Les animaux travaillent-ils ?
Notre objectif dans le cadre du programme COW était de mettre en lumière et d'analyser les rapports des animaux au travail à partir de l'hypothèse qu'ils travaillent, c'est-à-dire qu'ils ne sont pas − ou pas seulement – des objets du travail mais qu'ils en sont des acteurs. Autrement dit, nos relations de travail avec les animaux ne sont pas seulement explicables par les rapports de domination que nous entretiendrions avec eux depuis le Néolithique mais elles reposent sur l'intelligence et la négociation, qui fondent la possibilité même d'un travail durable avec eux.
Cette hypothèse était appuyée sur les résultats d'enquêtes et d'observations préliminaires que j'avais menées sur ce sujet avec des étudiants en master. Ainsi en 2007, avec une étudiante en agronomie, Tiphaine Schmitt, nous avons voulu tester la pertinence de l'hypothèse d'une collaboration des vaches au travail. Nous avons mis en place un premier terrain dans une exploitation laitière avec robot de traite. Les vaches collaborent-elles au travail ? En quoi cette question intéresse-t-elle les sociologues ? Les résultats que nous avons obtenus étaient vraiment prometteurs (Porcher et Schmitt, 2010) et ce terrain a été suivi, à partir des mêmes interrogations de recherches en 2008 avec des cochons de plein air, en 2009 avec des faucons d'un parc animalier, en 2010 avec des sangliers d'un autre parc animalier.

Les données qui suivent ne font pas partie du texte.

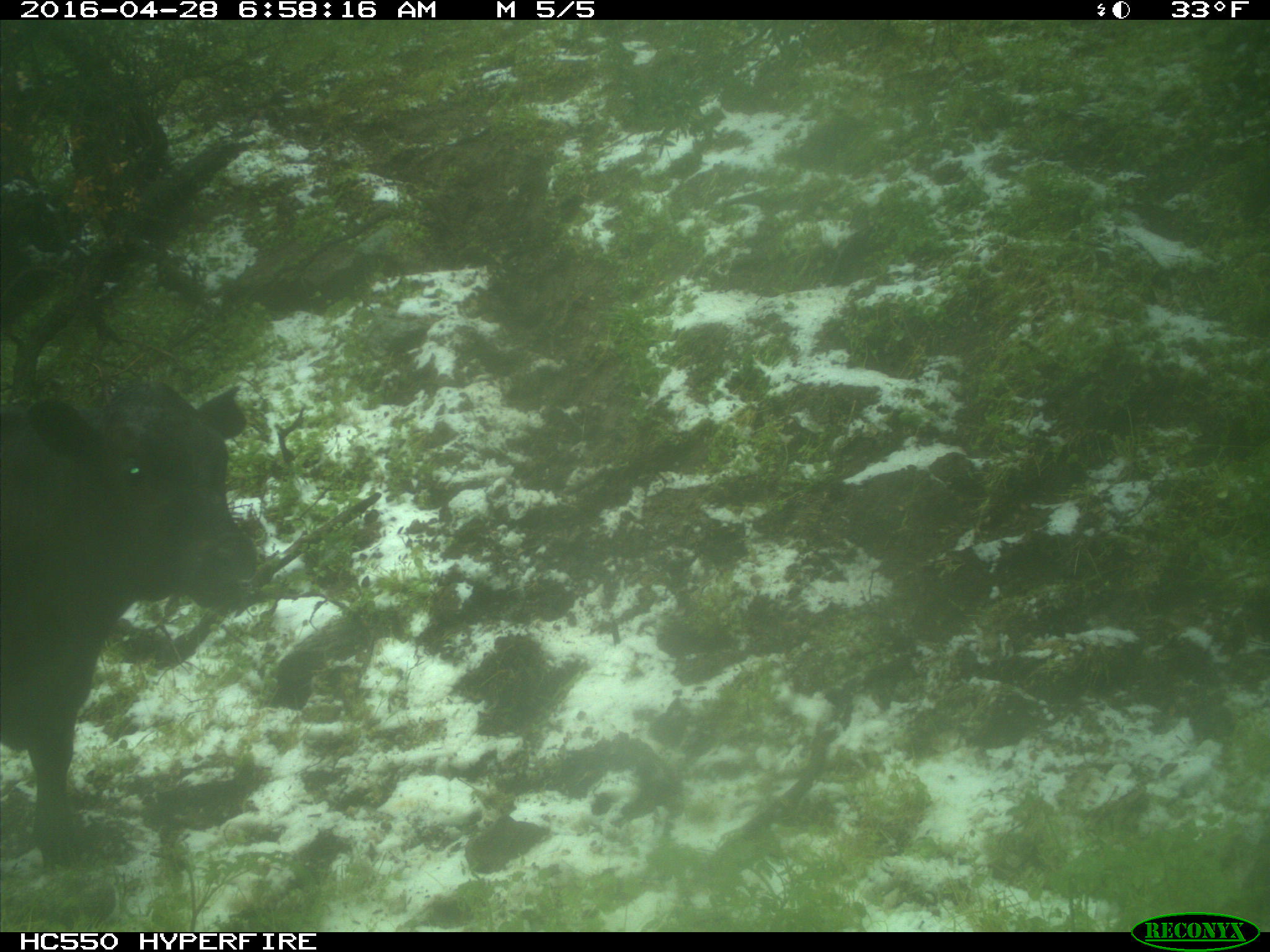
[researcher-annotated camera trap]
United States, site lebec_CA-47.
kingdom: Animalia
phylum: Chordata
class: Mammalia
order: Artiodactyla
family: Bovidae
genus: Bos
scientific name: Bos taurus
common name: domestic cow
Bos taurus (domestic cow).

Nous avons montré que, dans les terrains étudiés, les animaux collaboraient effectivement au travail et que sans cela, le travail ne pourrait être réalisé. Les résultats de ces études ont validé la pertinence de mes hypothèses et ont soulevé un grand nombre de questions. Comment la collaboration entre humains et animaux se construit-elle ? Collaborer au travail, est-ce travailler ? Que veut dire travailler pour un animal ? Le fait de considérer que les animaux collaborent au travail, voire travaillent, change-t-il la manière dont les professionnels vivent leur quotidien et traitent leurs animaux ? Peut-on conceptualiser le travail animal ?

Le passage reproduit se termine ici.